Spatial questions linked to pictures

=-=-=-=-=

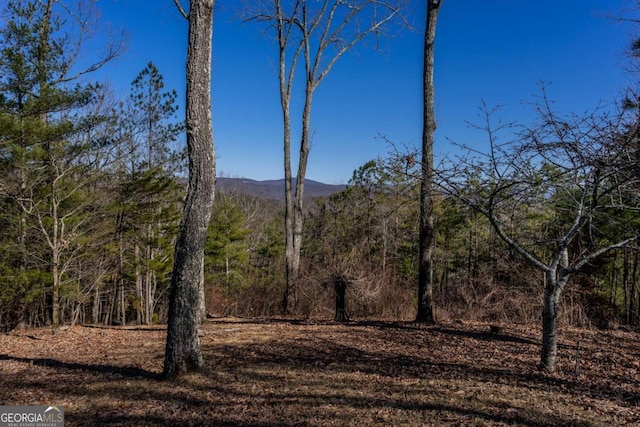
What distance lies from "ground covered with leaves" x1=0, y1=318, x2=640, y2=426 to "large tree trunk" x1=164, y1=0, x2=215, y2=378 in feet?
1.25

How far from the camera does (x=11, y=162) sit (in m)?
8.20

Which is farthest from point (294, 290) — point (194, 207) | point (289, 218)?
point (194, 207)

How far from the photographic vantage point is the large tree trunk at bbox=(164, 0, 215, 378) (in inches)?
165

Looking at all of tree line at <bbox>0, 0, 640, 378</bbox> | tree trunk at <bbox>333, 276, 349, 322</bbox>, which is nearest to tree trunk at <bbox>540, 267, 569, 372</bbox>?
tree line at <bbox>0, 0, 640, 378</bbox>

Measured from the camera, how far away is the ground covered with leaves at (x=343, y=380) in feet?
10.8

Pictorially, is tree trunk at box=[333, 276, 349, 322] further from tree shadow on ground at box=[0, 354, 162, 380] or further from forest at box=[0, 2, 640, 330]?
tree shadow on ground at box=[0, 354, 162, 380]

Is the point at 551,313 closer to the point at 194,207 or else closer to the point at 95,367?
the point at 194,207

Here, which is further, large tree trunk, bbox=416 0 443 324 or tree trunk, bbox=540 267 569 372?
large tree trunk, bbox=416 0 443 324

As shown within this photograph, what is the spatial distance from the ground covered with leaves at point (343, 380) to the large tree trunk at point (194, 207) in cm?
38

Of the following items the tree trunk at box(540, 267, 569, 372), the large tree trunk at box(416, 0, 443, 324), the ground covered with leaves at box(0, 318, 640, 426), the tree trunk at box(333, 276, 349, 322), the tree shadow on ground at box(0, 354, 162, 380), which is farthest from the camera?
the tree trunk at box(333, 276, 349, 322)

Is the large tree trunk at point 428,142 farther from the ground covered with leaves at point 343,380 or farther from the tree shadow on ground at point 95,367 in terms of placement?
the tree shadow on ground at point 95,367

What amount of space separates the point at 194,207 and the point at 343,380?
2.51 m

=-=-=-=-=

Task instructions: Switch "ground covered with leaves" to "leaf-covered ground" everywhere in the rows from the line with "Measured from the" through the end of the rows, changing nothing else. Give back only those lines.

Completed exercise:
Measured from the camera, how far away is the leaf-covered ground at (x=343, y=380) in feet?
10.8

Pictorially, is tree trunk at box=[333, 276, 349, 322] further from tree shadow on ground at box=[0, 354, 162, 380] or further from forest at box=[0, 2, 640, 330]?
tree shadow on ground at box=[0, 354, 162, 380]

Is the point at 551,313 closer to the point at 194,207 or else closer to the point at 95,367?
the point at 194,207

Here, which is further, large tree trunk, bbox=416 0 443 324 or tree trunk, bbox=540 267 569 372?
large tree trunk, bbox=416 0 443 324

As shown within this photograph, what is the spatial distance from the leaf-covered ground at point (343, 380) to the large tree trunk at point (194, 207) in cm?
38

Of the following items the tree trunk at box(540, 267, 569, 372), the large tree trunk at box(416, 0, 443, 324), the leaf-covered ground at box(0, 318, 640, 426), the tree trunk at box(333, 276, 349, 322), the tree shadow on ground at box(0, 354, 162, 380), which is farthest from the camera?
the tree trunk at box(333, 276, 349, 322)

Is the large tree trunk at point 428,142 farther from the leaf-covered ground at point 343,380 or farther from the tree shadow on ground at point 95,367 in terms of placement?
the tree shadow on ground at point 95,367

What amount of space separates the point at 194,207 and the point at 343,380?
2.51 m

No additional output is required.